Schreib den Text über Fontanes Handbibliothek im Anschluss an seinen letzten Satz weiter.

# Vorgegebener Text
★ ★ ★ ★ ★ ★ ★

Die unter dem Begriff Fontanes Handbibliothek zusammengefasste Sammlung ist eine institutionell gewachsene. Er umschreibt einen 168 Bände umfassenden Teilbestand aus Fontanes eigener Bibliothek, also eine Sammlung von Büchern aus Theodor Fontanes Besitz, die sich erhalten hat und die heute im Theodor-Fontane-Archiv bewahrt wird. Die Bedeutung dieses Ausschnitts aus einer Autorenbibliothek ergibt sich zu allererst aus ihrer Provenienz: Fontane hat die Bücher selbst in Händen gehalten und mit ihnen gearbeitet. Zudem ist er Teil der ›Schriftstellerwerkstatt‹, unersetzbar wegen der zahlreichen von Fontane verfassten Marginalien und wertvoll durch die vielen Widmungsexemplare von Freunden und Kollegen.

 (öffnet Vergrößerung des Bildes)Bild: Ernst Kaczynski
Ausschnitt aus Heinrich Heine: Romanzero, 4. Aufl. Hamburg: Hoffmann u. Campe 1852, mit Marginalien von Theodor Fontane

Tatsächlich weisen die erhaltenen Bände unterschiedlichste Lektüre- und Benutzungsspuren auf. So finden sich zum Beispiel Marginalien verschiedenen Typs: Kommentare, Bewertungen, Textkorrekturen, Varianten, Übersetzungen, Widmungen und Schenkungsvermerke. Hinzu kommen An-, Unter- und Durchstreichungen, Markierungen, Verweise, Stempel, Abdrücke, Eselsohren, Fingerabdrücke, Einlagen und Eingeklebtes. All diese Zeugnisse von Lese-, Arbeits-, Produktions-, Kritik-, Revisions- und Sammlungsprozessen verwischen die Grenze zwischen Bibliothek und Archiv, zwischen Sammlung und Materialfundus.

★ ★ ★ ★ ★ ★ ★

# Datenzeilen
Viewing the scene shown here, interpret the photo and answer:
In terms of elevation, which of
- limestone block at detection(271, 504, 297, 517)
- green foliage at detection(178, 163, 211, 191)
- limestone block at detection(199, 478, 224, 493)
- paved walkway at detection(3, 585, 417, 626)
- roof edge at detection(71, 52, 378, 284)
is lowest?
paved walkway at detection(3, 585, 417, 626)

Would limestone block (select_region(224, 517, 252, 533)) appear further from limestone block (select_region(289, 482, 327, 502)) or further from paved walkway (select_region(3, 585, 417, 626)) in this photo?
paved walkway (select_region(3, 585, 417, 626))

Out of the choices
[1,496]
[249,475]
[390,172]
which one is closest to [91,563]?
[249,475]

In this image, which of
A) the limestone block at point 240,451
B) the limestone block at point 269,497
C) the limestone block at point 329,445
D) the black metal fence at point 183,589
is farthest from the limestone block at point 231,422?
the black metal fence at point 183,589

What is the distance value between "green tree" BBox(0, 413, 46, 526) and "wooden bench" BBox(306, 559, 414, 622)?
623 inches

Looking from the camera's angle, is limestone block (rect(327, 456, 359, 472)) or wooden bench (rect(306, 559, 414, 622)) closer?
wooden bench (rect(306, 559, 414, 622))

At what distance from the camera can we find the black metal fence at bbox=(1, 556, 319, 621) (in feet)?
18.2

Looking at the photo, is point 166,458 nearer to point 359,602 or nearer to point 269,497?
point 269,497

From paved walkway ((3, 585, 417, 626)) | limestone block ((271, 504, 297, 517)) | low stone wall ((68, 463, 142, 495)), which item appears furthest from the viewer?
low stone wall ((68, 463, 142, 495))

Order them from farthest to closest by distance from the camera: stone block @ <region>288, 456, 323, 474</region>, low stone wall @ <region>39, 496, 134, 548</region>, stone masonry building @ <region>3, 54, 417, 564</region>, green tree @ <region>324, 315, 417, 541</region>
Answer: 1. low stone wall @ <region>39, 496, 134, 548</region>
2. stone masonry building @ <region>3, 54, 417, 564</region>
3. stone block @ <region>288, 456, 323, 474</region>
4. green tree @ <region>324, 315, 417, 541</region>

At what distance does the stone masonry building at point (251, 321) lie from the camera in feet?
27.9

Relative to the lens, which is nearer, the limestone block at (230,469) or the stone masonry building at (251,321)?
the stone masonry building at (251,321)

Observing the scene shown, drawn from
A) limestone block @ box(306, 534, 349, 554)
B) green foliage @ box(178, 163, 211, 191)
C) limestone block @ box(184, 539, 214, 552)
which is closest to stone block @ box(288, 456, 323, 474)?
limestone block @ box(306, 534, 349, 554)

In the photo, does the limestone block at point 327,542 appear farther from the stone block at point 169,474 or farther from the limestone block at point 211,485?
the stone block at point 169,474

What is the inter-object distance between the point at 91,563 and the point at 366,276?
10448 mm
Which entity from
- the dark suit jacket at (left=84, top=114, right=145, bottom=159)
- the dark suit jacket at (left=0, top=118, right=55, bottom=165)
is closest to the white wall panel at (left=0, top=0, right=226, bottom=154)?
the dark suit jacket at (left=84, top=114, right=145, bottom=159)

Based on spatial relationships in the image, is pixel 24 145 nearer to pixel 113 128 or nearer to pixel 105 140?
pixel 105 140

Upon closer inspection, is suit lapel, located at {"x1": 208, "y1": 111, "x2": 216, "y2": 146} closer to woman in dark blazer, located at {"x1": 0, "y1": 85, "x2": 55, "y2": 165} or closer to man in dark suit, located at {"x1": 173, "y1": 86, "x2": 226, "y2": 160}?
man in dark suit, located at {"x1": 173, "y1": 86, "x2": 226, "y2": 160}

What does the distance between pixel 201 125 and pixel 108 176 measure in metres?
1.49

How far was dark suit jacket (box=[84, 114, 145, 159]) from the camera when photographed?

★ ★ ★ ★ ★ ★ ★

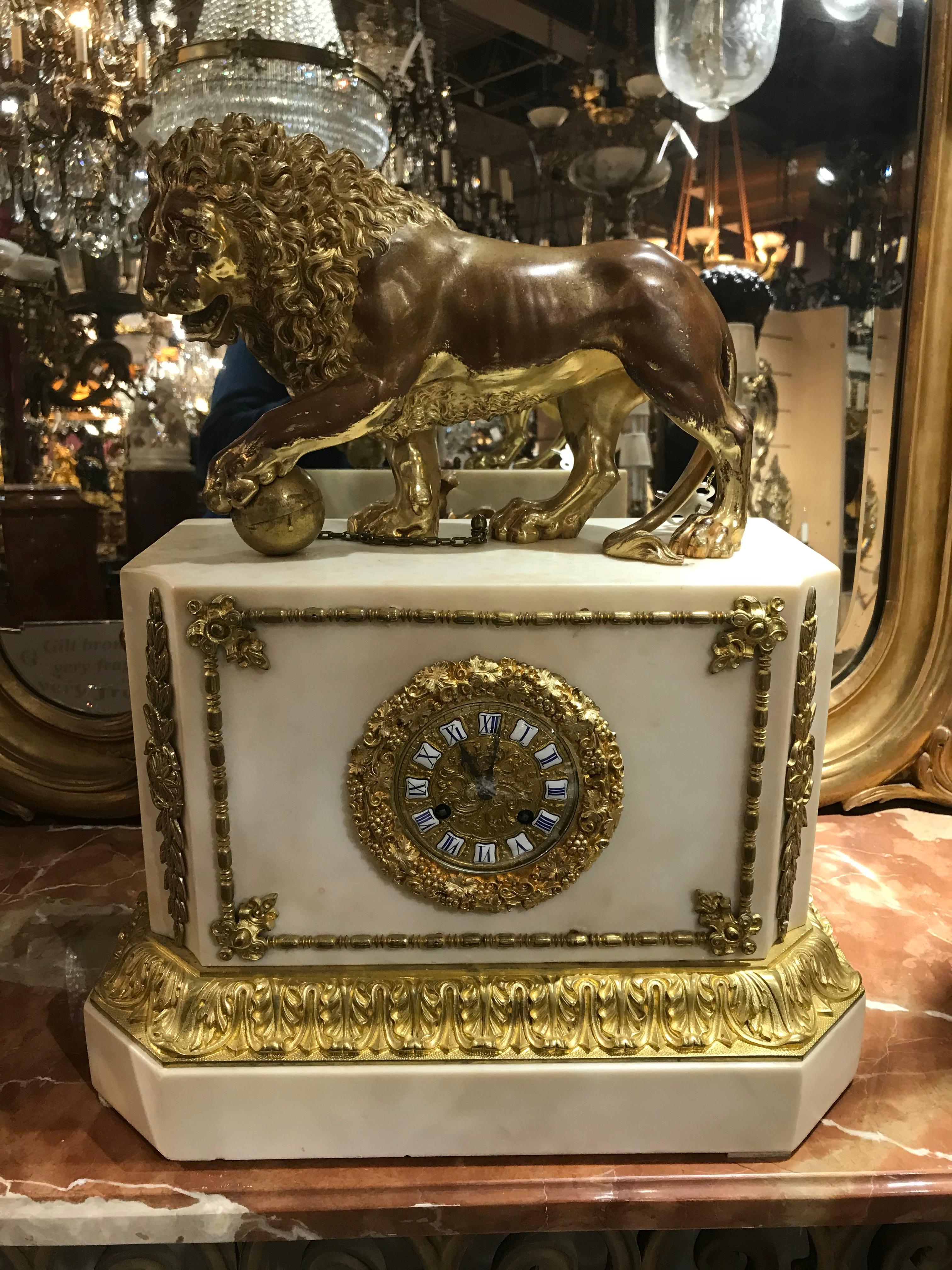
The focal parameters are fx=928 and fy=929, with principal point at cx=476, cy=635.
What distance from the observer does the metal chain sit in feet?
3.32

★ ★ ★ ★ ★ ★ ★

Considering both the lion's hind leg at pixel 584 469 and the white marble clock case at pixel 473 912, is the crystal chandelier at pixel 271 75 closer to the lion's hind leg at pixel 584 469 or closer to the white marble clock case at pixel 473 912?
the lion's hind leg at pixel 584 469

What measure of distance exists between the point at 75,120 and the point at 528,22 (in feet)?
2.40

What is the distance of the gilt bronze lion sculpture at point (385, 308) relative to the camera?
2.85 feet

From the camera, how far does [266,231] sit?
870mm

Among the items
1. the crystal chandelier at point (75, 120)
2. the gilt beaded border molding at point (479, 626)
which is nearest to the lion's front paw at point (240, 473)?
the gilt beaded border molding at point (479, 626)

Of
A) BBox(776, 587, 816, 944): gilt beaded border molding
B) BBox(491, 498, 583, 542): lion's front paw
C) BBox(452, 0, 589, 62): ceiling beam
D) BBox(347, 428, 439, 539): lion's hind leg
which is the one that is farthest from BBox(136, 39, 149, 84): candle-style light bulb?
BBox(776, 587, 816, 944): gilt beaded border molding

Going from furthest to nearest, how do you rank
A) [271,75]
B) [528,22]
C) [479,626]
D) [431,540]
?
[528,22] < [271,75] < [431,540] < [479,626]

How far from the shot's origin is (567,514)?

★ ★ ★ ★ ★ ★ ★

# Schriftliche Antwort
 (öffnet Vergrößerung des Bildes)Bild: Ernst Kaczynski
Ausschnitt aus Otto Franz Gensichen: Felicia. Ein Minnesang. Berlin: Grosser 1882, mit Marginalien von Theodor Fontane

Ein Großteil der Schriftspuren lässt sich auf Theodor Fontane zurückführen. Daneben finden sich ebenfalls handschriftliche Einträge von der Familie (Emilie Fontane, Friedrich Fontane, George Fontane, Otto Fontane, Martha Fontane), von Freunden, Verlegern und Kollegen (Otto Pniower, Bernhard von Lepel, Friedrich Wilhelm Holtze). Zudem geben die verschiedenen Widmungen und Schenkungsvermerke Aufschluss über freundschaftliche und berufliche Netzwerke (Friedrich Eggers, Th. H. Pantenius, Ludwig Pietsch, Otto Roquette, Johannes Trojan, Friedrich Spielhagen, Georg Friedländer). Nicht immer lassen sich die Marginalien eindeutig zuordnen. Erschwert wird die Bestimmung mitunter durch verblichene Schriftspuren oder Ausradierungen.

Forschungsliteratur:

Anna Busch: Fontane als Leser. Zur Visualisierung von Lektürespuren in Fontanes Handbibliothek, in: Fontane Blätter 107 (2019), S. 104-131.

Wolfgang Rasch: Zeitungstiger, Bücherfresser. Die Bibliothek Theodor Fontanes als Fragment und Aufgabe betrachtet. in: Imprimatur. Ein Jahrbuch für Bücherfreunde. N.F. [Bd.] XIX. Wiesbaden 2005, S. 103-144.

Joachim Schobeß: Die Bibliothek Theodor Fontanes, in: Fontane Blätter 2 (1973) 8, S. 537-563.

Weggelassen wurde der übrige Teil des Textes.